_What you need to do_. Filter task. Return each line of the material that holds the string "author".

[Source data — start]

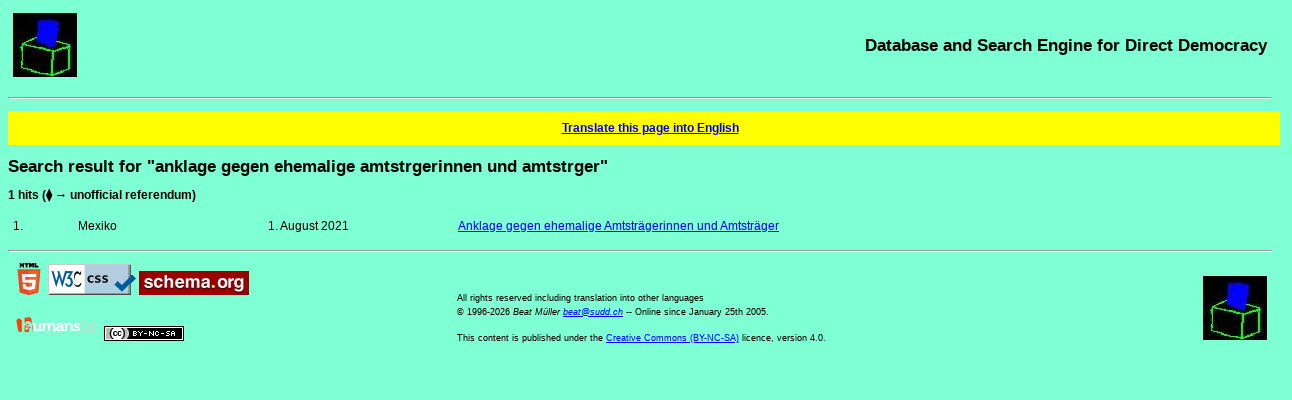

--- FILE ---
content_type: text/html; charset=UTF-8
request_url: https://sudd.ch/list.php?lang=en&topic=anklage%20gegen%20ehemalige%20amtstrgerinnen%20und%20amtstrger
body_size: 5240
content:
<!DOCTYPE HTML>
<html lang="en">
<head>
<meta charset="UTF-8">
<title>Search result for "anklage gegen ehemalige amtstrgerinnen und amtstrger"</title>
<meta name="robots" content="all">
<meta name="description"  content="Search result for anklage gegen ehemalige amtstrgerinnen und amtstrger">
<meta name="keywords" content="referendum, direct democracy, search engine, database, worldwide, plebiscite, ballot, international, worldwide">
<meta name="rights-standard" content=";cc by-nc-sa">
<meta name="author" content="Beat Müller, beat (at-sign) sudd (dot) ch">
<meta name="generator" content="Eigenbräu 10.2">
<meta name="viewport" content="width=507, initial-scale=1.0, maximum-scale=3.0">
<meta name="DCTERMS.created" content="2026-01-19T06:41:14+01:00">
<link rel="canonical" href="https://sudd.ch/list.php?topic=anklage+gegen+ehemalige+amtstrgerinnen+und+amtstrger">
<link rel="alternate" hreflang="de" href="https://sudd.ch/list.php?lang=de&amp;topic=anklage+gegen+ehemalige+amtstrgerinnen+und+amtstrger">
<link rel="alternate" hreflang="fr" href="https://sudd.ch/list.php?lang=fr&amp;topic=anklage+gegen+ehemalige+amtstrgerinnen+und+amtstrger">
<link rel="alternate" hreflang="it" href="https://sudd.ch/list.php?lang=it&amp;topic=anklage+gegen+ehemalige+amtstrgerinnen+und+amtstrger">
<link rel="alternate" hreflang="en" href="https://sudd.ch/list.php?lang=en&amp;topic=anklage+gegen+ehemalige+amtstrgerinnen+und+amtstrger">
<link rel="alternate" hreflang="es" href="https://sudd.ch/list.php?lang=es&amp;topic=anklage+gegen+ehemalige+amtstrgerinnen+und+amtstrger">
<link rel="alternate" hreflang="x-default" href="https://sudd.ch/list.php?topic=anklage+gegen+ehemalige+amtstrgerinnen+und+amtstrger">
<link rel="stylesheet" type="text/css" href="sudd.css">
<link rel="icon" type="image/x-icon" href="favicon.ico">
<link rel="author" type="text/plain" title="Humans TXT project" href="humans.txt">
<script src="source.js"></script>
</head>

<body>
<header>
<div class="table">
  <div class="tr">
    <div class="olinks"><a class="nackt" href="index.php?lang=en" title="Back to the homepage"><img src="urne.jpeg" alt="ballot box" title="ballot box" height="64" width="64"></a></div>
    <div class="orechts"><a class="nackt" href="index.php?lang=en" title="Back to the homepage"><span class="schwer">Database and Search Engine for Direct Democracy</span></a></div>
  </div>
</div>
<p><hr><p>
<p>
</header>

<div itemscope itemtype="https://schema.org/ScholarlyArticle">
<div class="warnung">
<a rel="alternate" title="translation" href="https://translate.google.com/translate?hl=en&amp;ie=UTF-8&amp;oe=UTF-8&amp;langpair=de%7Cen&amp;u=https%3A%2F%2Fsudd.ch%2Flist.php%3Flang%3Dde%26topic%3Danklage%2520gegen%2520ehemalige%2520amtstrgerinnen%2520und%2520amtstrger">Translate this page into English</a>
</div>
<p>
<main>
<header>
<h1>Search result for "anklage gegen ehemalige amtstrgerinnen und amtstrger"</h1>
</header>
<strong>1 hits (&lozf; &rarr; unofficial referendum)</strong>
<p>
<div class="eng" lang="de">
<table class="leer">
<tr><td class="leer" style="width: 5%">1.</td><td class="leer" style="width: 15%">Mexiko</td><td class="leer" style="width: 15%">1. August 2021</td><td class="leer" style="width: 65%"><a href="event.php?lang=en&amp;id=mx012021">Anklage gegen ehemalige Amtsträgerinnen und Amtsträger</a></td></tr>
</table>
<p>
</div>
</main>

<footer>
<p>
<hr>

<div class="table">
<div class="tr">

<!-- 1. Spalte: Bilder -->
<div class="ulinks">
<a href="https://validator.w3.org/check?uri=referer" title="W3C HTML Validator"><img src="valid-html5.png" alt="Valid HTML 5" title="Valid HTML 5" height="32" width="32"></a>
<a href="https://jigsaw.w3.org/css-validator/check/referer" title="W3C CSS Validator"><img src="vcss-blue.gif" alt="Valid CSS" title="Valid CSS" height="31" width="88"></a>
<a href="https://schema.org" title="Schema.org"><img src="schemaorgimg.png" alt="Schema.org" title="Schema.org" height="24" width="110"></a>
<p>
<a href="humans.txt" title="Humans TXT"><img alt="Humans TXT" title="Humans TXT" src="humanstxt.png" height="31" width="88"></a>
<a href="https://creativecommons.org/licenses/by-nc-sa/4.0/deed.en" title="Creative Commons"><img alt="Creative Commons Licence" title="Creative Commons Licence" src="creative-commons-by-nc-sa.png" height="15" width="80"></a>
</div>

<!-- 2. Spalte: Text -->
<div class="ulinks">
<div itemprop="copyrightNotice">
<small>
All rights reserved including translation into other languages<br>
© 1996-2026</small> <address><small>Beat Müller

<script>
<!-- 
assemble("beat", "sudd", "ch");
-->
</script>
<noscript>beat (at-sign) sudd (dot) ch</noscript>
</small></address><small> -- Online since January 25th 2005.
</small>
</div>
<p>

<small itemprop="license">
This content is published under the <a rel="license" href="https://creativecommons.org/licenses/by-nc-sa/4.0/deed.en" title="Licence in use">Creative Commons (BY-NC-SA)</a> licence, version 4.0.
</small>
</div>

<!-- 3. Spalte: Urne -->
<div class="urechts">
<a class="nackt" href="index.php?lang=en" title="Back to the homepage"><img src="urne.jpeg" alt="ballot box" title="ballot box" height="64" width="64"></a>
</div>

</div>
</div>
</footer>
</div>
</body>
</html>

[Source data — finish]

_Final answer_.
<meta name="author" content="Beat Müller, beat (at-sign) sudd (dot) ch">
<link rel="author" type="text/plain" title="Humans TXT project" href="humans.txt">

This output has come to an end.